Among boys, 41.6 of them met the recommendation on school days in 2018, but that number plummeted to 20.5 per cent in early 2021, before climbing up to 25.1 per cent in early 2022.

Meanwhile, the 45 per cent of girls who met the recommendation on school days in 2018 dropped to 23.3 per cent in early 2021 and reached 34.8 per cent in early 2022.

Screen time on nonschool days followed a similar trajectory for both groups.

Much greater discrepancies were found between boys and girls when it came to how the pandemic appears to have affected physical activity levels.

Boys spent an average of 75.2 minutes a day being physically active in early 2018. That number dropped to a low of 56 minutes in early 2021 but then returned to 75.2 by the start of 2022.

Girls, however, spent an average of 65.6 minutes a day being physically active at the start of 2018 before that number was cut to a low of 43.3 minutes in early 2021. It climbed to 58.9 by the beginning of 2022.

The findings suggest that more needs to be done to get girls physically active, Dr. Colley says.

“Even before the pandemic boys were more active than girls.

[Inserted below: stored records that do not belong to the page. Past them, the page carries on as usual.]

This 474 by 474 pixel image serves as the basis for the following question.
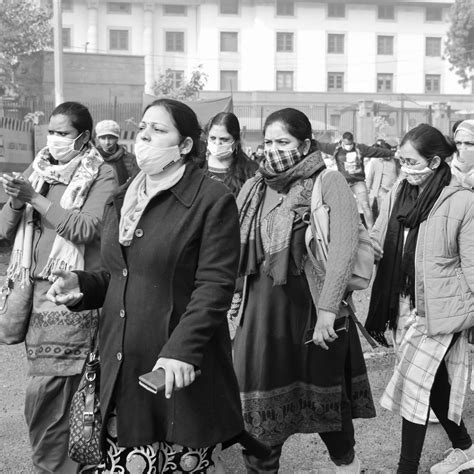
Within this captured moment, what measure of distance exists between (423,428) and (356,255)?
Answer: 1013 mm

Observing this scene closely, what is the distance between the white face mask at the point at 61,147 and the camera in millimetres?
4043

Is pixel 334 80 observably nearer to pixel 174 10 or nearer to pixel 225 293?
pixel 174 10

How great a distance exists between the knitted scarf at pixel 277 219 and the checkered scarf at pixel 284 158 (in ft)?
0.10

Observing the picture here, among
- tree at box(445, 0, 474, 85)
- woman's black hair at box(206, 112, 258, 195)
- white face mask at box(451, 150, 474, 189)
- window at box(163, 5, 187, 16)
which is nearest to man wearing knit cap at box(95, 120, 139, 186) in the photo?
woman's black hair at box(206, 112, 258, 195)

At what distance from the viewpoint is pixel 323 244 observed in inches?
148

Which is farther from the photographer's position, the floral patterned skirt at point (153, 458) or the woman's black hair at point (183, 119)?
the woman's black hair at point (183, 119)

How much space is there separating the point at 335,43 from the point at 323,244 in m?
67.5

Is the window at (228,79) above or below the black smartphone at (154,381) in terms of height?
above

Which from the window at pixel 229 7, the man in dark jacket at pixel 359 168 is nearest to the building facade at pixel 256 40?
the window at pixel 229 7

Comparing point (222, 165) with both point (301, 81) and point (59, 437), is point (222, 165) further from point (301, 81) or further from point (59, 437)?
point (301, 81)

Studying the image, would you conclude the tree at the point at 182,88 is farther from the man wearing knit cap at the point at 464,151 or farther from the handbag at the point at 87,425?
the handbag at the point at 87,425

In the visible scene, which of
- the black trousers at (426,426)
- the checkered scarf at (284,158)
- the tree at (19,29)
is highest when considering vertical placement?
the tree at (19,29)

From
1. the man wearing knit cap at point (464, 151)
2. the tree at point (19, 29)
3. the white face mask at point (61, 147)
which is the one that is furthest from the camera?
the tree at point (19, 29)

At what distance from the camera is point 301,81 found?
67688 millimetres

Girls have always been a group where we’ve needed to engage more and try to figure out ways to get them interested in physical activity.”

Emma Duerden, an assistant professor with the faculty of education at Western University, says the report highlights how boys and girls have experienced the effects of the pandemic differently.

“It really highlights that the Canadian girls sampled were really a vulnerable group,” she says.

The screen time findings are also consistent with research Prof. Duerden has conducted. She found that school-aged children also used screens much more during COVID-19 restrictions, and that their usage has yet to return to pre-pandemic levels.

Breaking these new habits will require effort, Prof. Duerden says.

“Early screen time use predicts later screen time use. Children who start using screens at an earlier age, they’re more likely to use more screens when they’re as adolescents.”